The study, "Assessing the Playing Field: A Prospective Longitudinal Study of Internet Sports Gambling Behavior," was conducted with the support of the Austrian online-betting group Bwin in order to guide the company in its efforts to implement and promote responsible gambling. As its authors explain, the study responds to the current paucity of information regarding online gambling and to the fact that "concerns about Internet gambling are growing across various interest groups." For similar reasons, Rep. Shelley Berkley (D-NV) proposed a House bill (H.R. 2140) early last month to provide for a study of online gambling by the National Academy of Sciences.
The study uses data collected from having observed actual playing patterns of over 40,000 individuals who placed sports bets on Bwin's site over an eight-month period in 2005. Having considered the subjects' time spent gambling, frequency of placing bets, and amount of money wagered, researchers concluded that "the subscribers' gambling activity levels were moderate," and that the "findings reported here do not support the speculation that Internet gambling has an inherent propensity to encourage excessive gambling among a large proportion of players."
The study looked at both "fixed-odds" bets (e.g., bets on the outcome of a particular game) and "live-action" bets (e.g., in-game, proposition bets such as which side would have the next corner kick). The fixed-odds bettors averaged placing 2.5 bets of €4 (approx. $5.30 U.S.) every fourth day over an average period of 4 months (from first to last bet) at an average loss of 29% of the amount wagered. The live-action bettors averaged placing 2.8 wagers of €4 every fourth day over an average period of six weeks at an average loss of 18% of the amount wagered. Interestingly, the data showed that "individuals seemed to moderate their behavior based on their wins and losses." In other words, "as percent lost increased, duration of play, number of bets, bets per day, Euros per bet, and total wagers all decreased." As the authors point out, such a finding is particularly significant since "a hallmark feature of gambling-related problems might be the continuation of gambling despite adverse consequences."

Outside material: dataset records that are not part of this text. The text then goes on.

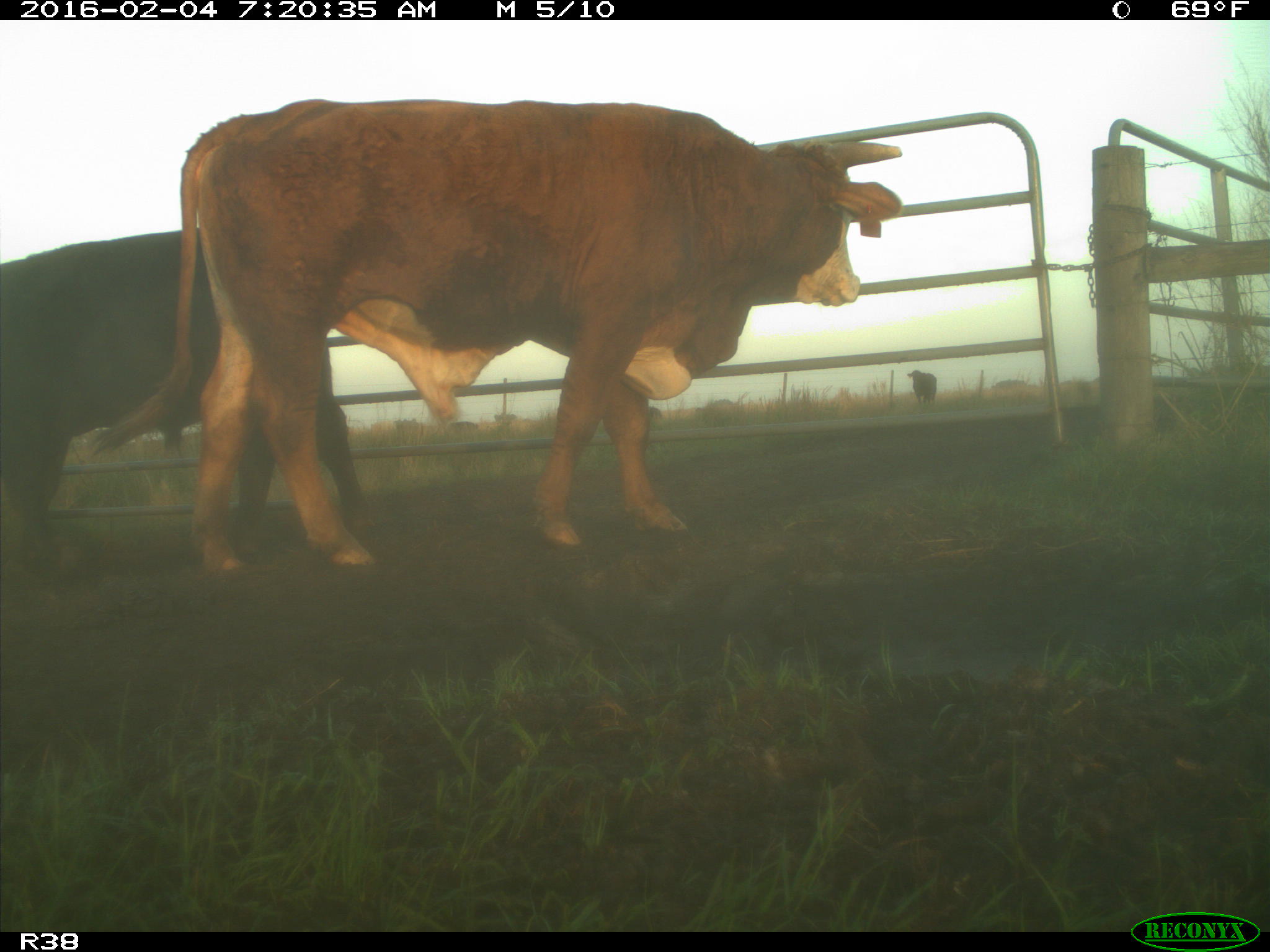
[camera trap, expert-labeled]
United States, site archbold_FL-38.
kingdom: Animalia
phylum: Chordata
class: Mammalia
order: Artiodactyla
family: Bovidae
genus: Bos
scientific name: Bos taurus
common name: domestic cow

The Harvard study distinguishes itself from previous studies by its considerable sample size, its focus on online gambling (as opposed to gambling in general), and its use of objectively obtained, empirical data rather than self-reports. In debates about online gambling in the United States, other, less representative and/or specific studies frequently have been cited. For example, during the June 8th House Committee of Financial Services hearing on online gambling, Rep. Jim Bachus (R-AL) referred to a study conducted by the University of Connecticut Health Center that he said found 74% of those who use the internet to gamble have "serious, chronic problems with addiction." In fact, the 2002 study cited by Rep. Bachus was a study of gambling behaviors among a select group, not a comprehensive study of online gambling in particular. The University of Connecticut study was based on questionnaires filled out by 389 individuals seeking free or reduced-cost health care, only 31 of whom had any experience with online gambling.
The Harvard study presents itself as taking the "first steps" toward an even larger analysis that would additionally consider other varieties of online gambling such as casino games and poker. Bwin owns the Ongame Network of online poker rooms (which includes PokerRoom and EuroPoker), and has already indicated it will likely extend the scope of the study with the online poker industry in mind.